That's the trouble. People are like burrs; you never come home with just one stuck to your boot. It's always a great big clump of the things, and they're all attached to each other as well as to you, so you get the boot-scraper and end up taking half the shine off along with them. Or something like that. I'm not sure this “adding in more extended metaphors and similes that aren't obscene” exercise Varric suggested is working out for me, so I give up. You don't have to believe me (won't believe me), but it's the truth. I never wanted to leave you behind. I just wanted to get away.

Isabela.

_[Stuck to the bar in a Dragons' Den tavern.]_

Hawke,

Remember the exploding shipwreck?

I suppose I should be more specific. Remember that wild goose chase I dragged you on just before the truth came out and the Arishok tried to stick a sword through your heart? My source said she'd heard second-hand the book might (maybe, perhaps, possibly) be there, and I was getting desperate. For a whole eyeblink, I thought things were looking up. The chest wasn't even locked!

Of course some tit had gone and put a curse on it.
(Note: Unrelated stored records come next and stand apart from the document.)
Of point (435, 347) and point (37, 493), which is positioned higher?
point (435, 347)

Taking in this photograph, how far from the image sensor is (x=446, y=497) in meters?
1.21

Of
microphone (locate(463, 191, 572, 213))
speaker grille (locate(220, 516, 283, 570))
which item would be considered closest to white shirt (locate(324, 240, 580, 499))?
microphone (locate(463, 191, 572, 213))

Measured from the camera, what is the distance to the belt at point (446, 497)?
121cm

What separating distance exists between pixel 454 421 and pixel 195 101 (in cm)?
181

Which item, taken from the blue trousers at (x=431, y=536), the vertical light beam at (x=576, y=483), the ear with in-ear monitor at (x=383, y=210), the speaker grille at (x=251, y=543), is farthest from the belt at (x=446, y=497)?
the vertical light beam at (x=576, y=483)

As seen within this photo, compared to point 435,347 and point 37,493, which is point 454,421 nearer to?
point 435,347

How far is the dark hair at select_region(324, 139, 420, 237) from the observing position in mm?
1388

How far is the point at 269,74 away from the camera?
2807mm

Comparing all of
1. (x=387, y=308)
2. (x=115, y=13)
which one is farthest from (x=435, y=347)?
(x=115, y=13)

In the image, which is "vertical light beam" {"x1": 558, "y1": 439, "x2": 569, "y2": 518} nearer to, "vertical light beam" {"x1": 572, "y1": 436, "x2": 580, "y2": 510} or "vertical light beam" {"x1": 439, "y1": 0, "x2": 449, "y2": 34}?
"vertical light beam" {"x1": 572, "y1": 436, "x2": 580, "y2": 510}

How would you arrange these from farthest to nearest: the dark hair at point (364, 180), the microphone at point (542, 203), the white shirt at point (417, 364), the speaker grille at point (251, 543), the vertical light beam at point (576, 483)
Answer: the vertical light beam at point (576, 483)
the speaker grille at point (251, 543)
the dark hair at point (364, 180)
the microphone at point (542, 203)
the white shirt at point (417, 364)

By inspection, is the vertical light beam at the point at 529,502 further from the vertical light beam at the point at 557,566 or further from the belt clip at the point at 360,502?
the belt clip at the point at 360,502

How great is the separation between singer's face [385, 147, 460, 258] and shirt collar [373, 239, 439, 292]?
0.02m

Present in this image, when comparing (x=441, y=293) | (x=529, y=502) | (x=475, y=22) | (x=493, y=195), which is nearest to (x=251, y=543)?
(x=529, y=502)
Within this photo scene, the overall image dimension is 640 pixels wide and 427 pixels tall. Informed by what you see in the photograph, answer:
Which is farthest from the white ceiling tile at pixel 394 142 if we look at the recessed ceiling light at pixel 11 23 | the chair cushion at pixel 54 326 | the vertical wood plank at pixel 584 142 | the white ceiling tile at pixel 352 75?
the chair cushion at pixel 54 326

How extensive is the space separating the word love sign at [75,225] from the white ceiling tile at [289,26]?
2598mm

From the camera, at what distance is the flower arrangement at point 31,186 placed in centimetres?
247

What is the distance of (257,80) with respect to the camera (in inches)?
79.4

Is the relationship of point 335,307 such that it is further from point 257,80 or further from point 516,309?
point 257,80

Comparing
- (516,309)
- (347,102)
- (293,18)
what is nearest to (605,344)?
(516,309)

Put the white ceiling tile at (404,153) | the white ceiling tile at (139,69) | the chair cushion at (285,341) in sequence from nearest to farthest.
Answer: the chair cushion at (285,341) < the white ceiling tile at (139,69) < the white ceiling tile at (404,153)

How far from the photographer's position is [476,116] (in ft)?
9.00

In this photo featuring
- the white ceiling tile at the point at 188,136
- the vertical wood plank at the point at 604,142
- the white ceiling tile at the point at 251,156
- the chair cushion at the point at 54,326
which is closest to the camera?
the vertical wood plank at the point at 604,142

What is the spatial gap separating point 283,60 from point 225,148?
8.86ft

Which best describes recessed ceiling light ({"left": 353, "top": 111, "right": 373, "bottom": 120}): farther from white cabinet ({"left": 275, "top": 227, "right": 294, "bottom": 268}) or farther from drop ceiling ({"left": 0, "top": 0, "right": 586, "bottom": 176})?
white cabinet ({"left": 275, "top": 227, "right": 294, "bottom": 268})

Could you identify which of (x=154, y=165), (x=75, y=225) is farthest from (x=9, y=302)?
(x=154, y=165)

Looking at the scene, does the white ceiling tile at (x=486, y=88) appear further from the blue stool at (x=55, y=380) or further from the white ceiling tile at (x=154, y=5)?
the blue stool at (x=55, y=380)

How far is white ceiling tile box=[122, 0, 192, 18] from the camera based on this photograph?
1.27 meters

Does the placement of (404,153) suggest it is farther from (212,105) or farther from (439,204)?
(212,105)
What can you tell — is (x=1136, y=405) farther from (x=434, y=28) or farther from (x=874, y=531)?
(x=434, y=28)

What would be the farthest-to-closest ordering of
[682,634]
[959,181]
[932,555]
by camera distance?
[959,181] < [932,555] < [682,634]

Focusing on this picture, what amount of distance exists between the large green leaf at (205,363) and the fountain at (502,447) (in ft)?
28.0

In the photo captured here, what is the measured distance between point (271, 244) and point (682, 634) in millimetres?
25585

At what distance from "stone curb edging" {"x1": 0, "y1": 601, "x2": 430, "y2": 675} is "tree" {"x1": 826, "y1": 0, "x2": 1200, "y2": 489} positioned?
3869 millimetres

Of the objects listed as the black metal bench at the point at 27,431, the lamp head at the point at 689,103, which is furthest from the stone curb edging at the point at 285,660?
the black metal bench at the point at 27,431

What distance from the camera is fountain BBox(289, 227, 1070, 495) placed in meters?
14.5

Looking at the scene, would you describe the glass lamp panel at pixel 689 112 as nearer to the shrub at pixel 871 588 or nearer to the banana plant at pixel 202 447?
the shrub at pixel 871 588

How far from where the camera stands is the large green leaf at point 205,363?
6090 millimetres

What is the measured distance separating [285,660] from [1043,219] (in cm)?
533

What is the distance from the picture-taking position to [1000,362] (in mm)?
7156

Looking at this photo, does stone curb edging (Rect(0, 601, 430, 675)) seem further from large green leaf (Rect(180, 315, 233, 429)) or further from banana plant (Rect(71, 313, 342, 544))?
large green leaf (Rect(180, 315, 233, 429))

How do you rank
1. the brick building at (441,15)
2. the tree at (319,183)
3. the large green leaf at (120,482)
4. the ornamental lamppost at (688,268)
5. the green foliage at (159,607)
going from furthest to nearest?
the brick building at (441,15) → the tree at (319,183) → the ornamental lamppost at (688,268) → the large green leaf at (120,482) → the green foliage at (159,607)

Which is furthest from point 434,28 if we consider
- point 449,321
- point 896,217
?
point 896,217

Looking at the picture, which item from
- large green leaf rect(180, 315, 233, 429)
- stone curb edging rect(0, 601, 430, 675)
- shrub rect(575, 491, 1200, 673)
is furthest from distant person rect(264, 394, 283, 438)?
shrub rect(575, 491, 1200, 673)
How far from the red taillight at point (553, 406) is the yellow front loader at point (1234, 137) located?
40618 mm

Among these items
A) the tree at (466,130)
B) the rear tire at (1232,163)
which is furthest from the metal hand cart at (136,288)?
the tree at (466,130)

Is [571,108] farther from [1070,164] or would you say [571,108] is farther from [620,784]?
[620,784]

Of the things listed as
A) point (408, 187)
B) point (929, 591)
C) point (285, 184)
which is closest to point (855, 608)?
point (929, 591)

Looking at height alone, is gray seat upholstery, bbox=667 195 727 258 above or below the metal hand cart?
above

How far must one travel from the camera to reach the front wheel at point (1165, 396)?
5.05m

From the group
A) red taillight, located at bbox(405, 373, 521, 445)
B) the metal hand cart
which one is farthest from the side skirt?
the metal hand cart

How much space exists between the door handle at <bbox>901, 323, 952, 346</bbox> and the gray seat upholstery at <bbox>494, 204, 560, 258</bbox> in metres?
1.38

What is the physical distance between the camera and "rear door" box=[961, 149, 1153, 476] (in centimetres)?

We were in Kirkwall, or close enough. Corpses popped out of the floors, demons came groaning out of the walls – you know how it goes. I took one down with a throwing knife, stopped another with my daggers, spun to cover you - and heard you start to giggle. “You could say” - but you were laughing too hard to speak, and then one of the undead cut you off with a fireball. When the smoke cleared, you went on: “You could say the ship turned out to have a... skeleton crew.” We were halfway out of the wreck before you stopped snickering.

I think I would have had you then and there if we'd been alone, or standing in front of a more appreciative audience. Aveline already looked like you'd force-fed her a whole lemon tree, and Sebastian – well, to be fair, I think Sebastian might have been trying to keep a straight face. Hard to tell, with him.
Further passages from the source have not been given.